Colombia sigue siendo un país agrario, a pesar de la fuerte urbanización de las últimas décadas. Por este motivo, requiere que lo rural se piense con actitud de mejora permanente, ahora que se pone en ejecución el Acuerdo de Paz con las Farc, el cual trae un componente muy importante para que el campesino vuelva a tener futuro.
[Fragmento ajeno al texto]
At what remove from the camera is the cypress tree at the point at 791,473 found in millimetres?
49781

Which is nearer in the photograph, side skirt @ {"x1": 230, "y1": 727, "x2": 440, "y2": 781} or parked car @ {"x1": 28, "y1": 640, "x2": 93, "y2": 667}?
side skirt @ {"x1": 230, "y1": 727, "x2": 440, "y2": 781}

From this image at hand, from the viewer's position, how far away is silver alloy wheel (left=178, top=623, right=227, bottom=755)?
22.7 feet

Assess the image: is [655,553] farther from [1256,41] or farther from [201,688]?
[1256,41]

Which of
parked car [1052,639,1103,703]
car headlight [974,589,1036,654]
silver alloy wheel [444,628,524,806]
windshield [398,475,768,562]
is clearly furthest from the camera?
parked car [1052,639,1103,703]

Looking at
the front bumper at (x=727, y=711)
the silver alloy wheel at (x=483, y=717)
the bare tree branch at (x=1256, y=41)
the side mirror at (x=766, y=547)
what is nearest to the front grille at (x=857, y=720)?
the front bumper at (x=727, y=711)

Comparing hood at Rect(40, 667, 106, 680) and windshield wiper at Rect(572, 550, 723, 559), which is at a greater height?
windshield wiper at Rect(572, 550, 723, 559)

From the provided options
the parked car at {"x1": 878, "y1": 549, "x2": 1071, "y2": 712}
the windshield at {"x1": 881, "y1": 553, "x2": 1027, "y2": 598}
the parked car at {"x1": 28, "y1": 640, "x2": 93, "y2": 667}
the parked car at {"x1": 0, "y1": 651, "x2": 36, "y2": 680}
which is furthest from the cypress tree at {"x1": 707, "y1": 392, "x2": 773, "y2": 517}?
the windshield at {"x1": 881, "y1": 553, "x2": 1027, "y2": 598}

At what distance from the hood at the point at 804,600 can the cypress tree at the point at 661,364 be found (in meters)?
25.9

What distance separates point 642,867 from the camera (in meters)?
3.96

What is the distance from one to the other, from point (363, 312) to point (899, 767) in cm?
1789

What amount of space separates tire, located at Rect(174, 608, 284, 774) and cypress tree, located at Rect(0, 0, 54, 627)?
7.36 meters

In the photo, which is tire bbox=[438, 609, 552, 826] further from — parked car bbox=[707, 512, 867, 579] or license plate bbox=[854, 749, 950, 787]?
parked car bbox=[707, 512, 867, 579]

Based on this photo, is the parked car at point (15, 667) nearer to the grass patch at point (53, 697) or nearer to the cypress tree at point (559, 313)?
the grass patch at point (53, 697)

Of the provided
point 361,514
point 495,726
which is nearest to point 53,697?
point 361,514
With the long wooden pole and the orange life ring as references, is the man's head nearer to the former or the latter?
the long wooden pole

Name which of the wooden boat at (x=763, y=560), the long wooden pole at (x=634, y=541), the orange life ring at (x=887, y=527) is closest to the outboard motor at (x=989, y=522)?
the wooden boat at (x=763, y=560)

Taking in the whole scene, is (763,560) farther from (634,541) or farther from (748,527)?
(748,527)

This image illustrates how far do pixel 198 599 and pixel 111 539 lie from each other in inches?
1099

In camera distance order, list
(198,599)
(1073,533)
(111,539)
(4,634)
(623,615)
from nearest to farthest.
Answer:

Por este motivo, fue relevante el foro Políticas de protección social para el agro, que realizaron el pasado viernes el Comité Departamental de Cafeteros y LA PATRIA, en el Recinto del Pensamiento, en el que se hicieron presentes la Sociedad de Agricultores de Colombia (SAC), la Federación Nacional de Cafeteros y el Ministerio de Trabajo.
Las normas laborales se han establecido en Colombia con base en una única realidad urbana, y no se han considerado las diferencias que encarna el campo frente a lo industrial o comercial, y consigo mismo en las distintas actividades agropecuarias. Esta es la razón por la que urgen normas que entiendan esta realidad y, protegiendo a la cadena más débil de este aparato productivo, el jornalero, se mantenga esta actividad productiva como rentable para los propietarios de la tierra. Para esto, la SAC ha venido trabajando en un proyecto de ley, de la mano de los diferentes gremios agropecuarios, incluida la Federacafé, y que ha conocido el Gobierno Nacional.
El proyecto está listo para ser presentado al Congreso de la República en la próxima legislatura y se fija en esas diferencias vitales para seguir manteniendo productivo el campo. Se plantea que exista un sistema de seguridad que proteja al trabajador. Hoy en día la informalidad laboral en el campo se calcula en el 88 por ciento. Para poder formalizar a estas personas es necesario tener en cuenta la flexibilización laboral. Entender que se debe garantizar que estén protegidas en su salud, con aportes para una pensión y con aseguramiento para accidentes laborales. Si esto se hace a todo costo, como existe hoy, sería mantener la imposibilidad de cumplir. En el solo café se calcula que el 65 por ciento de los costos se van en mano de obra, pero si se llegase a formalizar todo, se aumentarían en un 31 por ciento, lo que haría inviable el cultivo.
Por este motivo, el proyecto tiene en consideración todos estos aspectos. Así las cosas, se podrá contratar a las personas por días, con una asignación integral por la jornada, de tal suerte que puedan mantener su Sisbén y que el empleador pague proporcionalmente por los días trabajados a las BEPS, que garantizan aportes a pensiones, y algún seguro que proteja en caso de accidentes laborales. Es contar con un piso mínimo de protección, que dignifique a los trabajadores, pero que permita también la competitividad en el campo. Es una solución adecuada, que deberá tener en cuenta las recomendaciones de la Organización Internacional del Trabajo (OIT) y los estándares de la OCDE.
Esperamos que el Gobierno Nacional acoja el proyecto, que el Congreso de la República le dé trámite, y se logre de esta manera ir formalizando el trabajo en el campo. Esto sería muy importante en el camino a un país que se preocupe por cerrar las brechas sociales, que precisamente en el área rural son más amplias.